*TO BE DONE*
Pull out, word for word, everything from the line containing "Within what this" down to the line containing "67.2 inches", including both of those lines.

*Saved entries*
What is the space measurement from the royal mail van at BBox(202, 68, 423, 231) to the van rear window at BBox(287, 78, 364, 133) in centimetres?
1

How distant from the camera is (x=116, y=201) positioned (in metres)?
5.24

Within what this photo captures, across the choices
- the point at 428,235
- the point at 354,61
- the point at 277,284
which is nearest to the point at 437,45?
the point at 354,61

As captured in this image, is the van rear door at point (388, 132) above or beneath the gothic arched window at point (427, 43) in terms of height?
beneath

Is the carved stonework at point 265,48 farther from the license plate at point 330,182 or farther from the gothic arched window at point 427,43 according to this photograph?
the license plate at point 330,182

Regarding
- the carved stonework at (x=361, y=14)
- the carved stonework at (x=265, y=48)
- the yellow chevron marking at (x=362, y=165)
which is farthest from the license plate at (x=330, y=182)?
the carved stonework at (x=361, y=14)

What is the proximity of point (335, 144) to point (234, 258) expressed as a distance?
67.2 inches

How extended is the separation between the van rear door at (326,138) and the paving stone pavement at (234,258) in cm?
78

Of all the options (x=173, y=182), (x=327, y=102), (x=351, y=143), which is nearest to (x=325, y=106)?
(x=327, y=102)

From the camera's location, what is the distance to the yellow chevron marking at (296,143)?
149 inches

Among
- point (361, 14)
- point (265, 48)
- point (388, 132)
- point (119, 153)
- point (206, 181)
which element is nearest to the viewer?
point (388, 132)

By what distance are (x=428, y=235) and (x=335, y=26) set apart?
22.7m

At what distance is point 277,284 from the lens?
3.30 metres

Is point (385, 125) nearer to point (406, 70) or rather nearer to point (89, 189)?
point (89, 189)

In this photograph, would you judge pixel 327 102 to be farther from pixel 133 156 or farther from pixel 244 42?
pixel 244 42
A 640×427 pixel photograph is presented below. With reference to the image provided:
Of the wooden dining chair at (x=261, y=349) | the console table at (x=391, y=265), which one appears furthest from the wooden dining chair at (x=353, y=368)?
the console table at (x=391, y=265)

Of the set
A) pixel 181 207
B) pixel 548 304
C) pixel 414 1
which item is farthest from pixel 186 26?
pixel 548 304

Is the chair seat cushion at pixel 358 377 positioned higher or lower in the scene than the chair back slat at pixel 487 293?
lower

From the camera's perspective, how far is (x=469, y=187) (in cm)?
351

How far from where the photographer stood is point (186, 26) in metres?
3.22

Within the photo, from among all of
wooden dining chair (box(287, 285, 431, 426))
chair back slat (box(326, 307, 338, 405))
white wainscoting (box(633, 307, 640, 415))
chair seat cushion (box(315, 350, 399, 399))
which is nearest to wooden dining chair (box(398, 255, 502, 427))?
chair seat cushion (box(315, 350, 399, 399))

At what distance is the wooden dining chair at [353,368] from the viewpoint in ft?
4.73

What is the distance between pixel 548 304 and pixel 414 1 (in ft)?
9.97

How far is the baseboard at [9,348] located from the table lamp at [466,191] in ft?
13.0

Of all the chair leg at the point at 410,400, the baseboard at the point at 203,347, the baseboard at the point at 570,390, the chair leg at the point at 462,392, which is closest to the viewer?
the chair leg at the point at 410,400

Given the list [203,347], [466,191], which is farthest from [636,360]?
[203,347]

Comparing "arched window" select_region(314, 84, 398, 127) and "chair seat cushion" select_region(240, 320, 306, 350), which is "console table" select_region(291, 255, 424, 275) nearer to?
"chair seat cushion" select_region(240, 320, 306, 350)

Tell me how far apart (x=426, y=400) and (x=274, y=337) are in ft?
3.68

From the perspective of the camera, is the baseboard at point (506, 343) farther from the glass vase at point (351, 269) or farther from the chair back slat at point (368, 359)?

*COMPLETE RESPONSE*
Within what this photo captures, across the choices
- the point at 428,235
- the point at 354,61
- the point at 277,284
which is nearest to the point at 437,45?
the point at 354,61

As captured in this image, is the van rear door at point (388, 132) above or beneath the gothic arched window at point (427, 43) in terms of height?
beneath

Is the carved stonework at point 265,48 farther from the license plate at point 330,182 or farther from the gothic arched window at point 427,43 according to this photograph?
the license plate at point 330,182

Regarding
- the carved stonework at (x=361, y=14)
- the carved stonework at (x=265, y=48)
- the yellow chevron marking at (x=362, y=165)
which is farthest from the license plate at (x=330, y=182)?
the carved stonework at (x=361, y=14)

What is the proximity of point (335, 144) to point (234, 258) expressed as a distance?
67.2 inches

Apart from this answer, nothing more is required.